Australia: 71 percent
A study this year showed that being overweight has overtaken smoking as the leading preventable cause of disease in Western Australia. Australians have a propensity for sugary drinks and a rapidly escalating obesity rate, yet little has been done to halt the trend. “They have a good scientific community that knows everything they should do and they’re trying, but the government isn’t doing much,” Popkin said.
Egypt: 70 percent
Egypt’s women carry the obesity burden, with 76 percent of females overweight compared to 65 percent of males. “They don’t move and they’re around food all day,” Popkin said.
Greece: 70 percent
Besides having some of the lowest rates of physical activity in the European Union, Greeks are clinging to their olive oil. In the past few decades, most Greeks stopped eating a traditional Mediterranean diet, which allowed for liberal use of olive oil as a source of fat. Now that their intake of meat has risen, they need to cut back. That’s a hard sell for Greeks who tout the mono-saturated oil’s heart healthiness.
“It doesn’t kill you from a heart attack,” said Philip James, chairman of the London-based International Obesity TaskForce. “It just blows you up.”
“We’re locked in genetically with taste buds that respond to fat, sugar and salt,” said James. Those were precious commodities to be gobbled up when we were roaming the African savanna. Now we need to stop gobbling.
Belarus: 67 percent
On the whole, Central and Eastern Europeans are fatter than their western neighbors. This is due in part to the former Soviet bloc’s isolation from Western influence, which came to an abrupt end with the end of the Cold War.
“When the wall went down, 60 percent of total foreign investment in Central and Eastern Europe was from fast food, confectionary and soft drink companies,” James said. Less formal marketing plays a part too, such as the nutritional role models presented in American films, where the most glamorous people enjoy steaks and soft drinks.

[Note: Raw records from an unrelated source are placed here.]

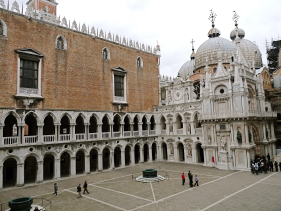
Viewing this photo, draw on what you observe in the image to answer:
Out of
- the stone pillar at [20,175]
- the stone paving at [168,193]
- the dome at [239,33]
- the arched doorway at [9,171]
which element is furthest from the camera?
the dome at [239,33]

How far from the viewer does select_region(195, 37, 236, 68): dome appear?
3997 cm

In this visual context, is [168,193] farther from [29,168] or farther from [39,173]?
[29,168]

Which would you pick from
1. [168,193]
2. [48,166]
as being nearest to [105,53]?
[48,166]

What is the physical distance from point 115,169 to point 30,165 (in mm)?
10406

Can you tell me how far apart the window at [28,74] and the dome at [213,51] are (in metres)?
29.0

United Kingdom: 66 percent
England, where the obesity rate has doubled since 1980, is seeing a bit of hope in its efforts to trim its collective waist. Celebrity chef Jamie Oliver’s 2004 initiative to bring smart eating and cooking instruction to schools has helped improve childhood obesity rates, James said, though adult stats remain stubbornly high. One example of success: a survey showed that 19 percent of boys and 20 percent of girls ate at least five daily portions of fruit and vegetables in 2008, compared to 10 and 13 percent just four years earlier.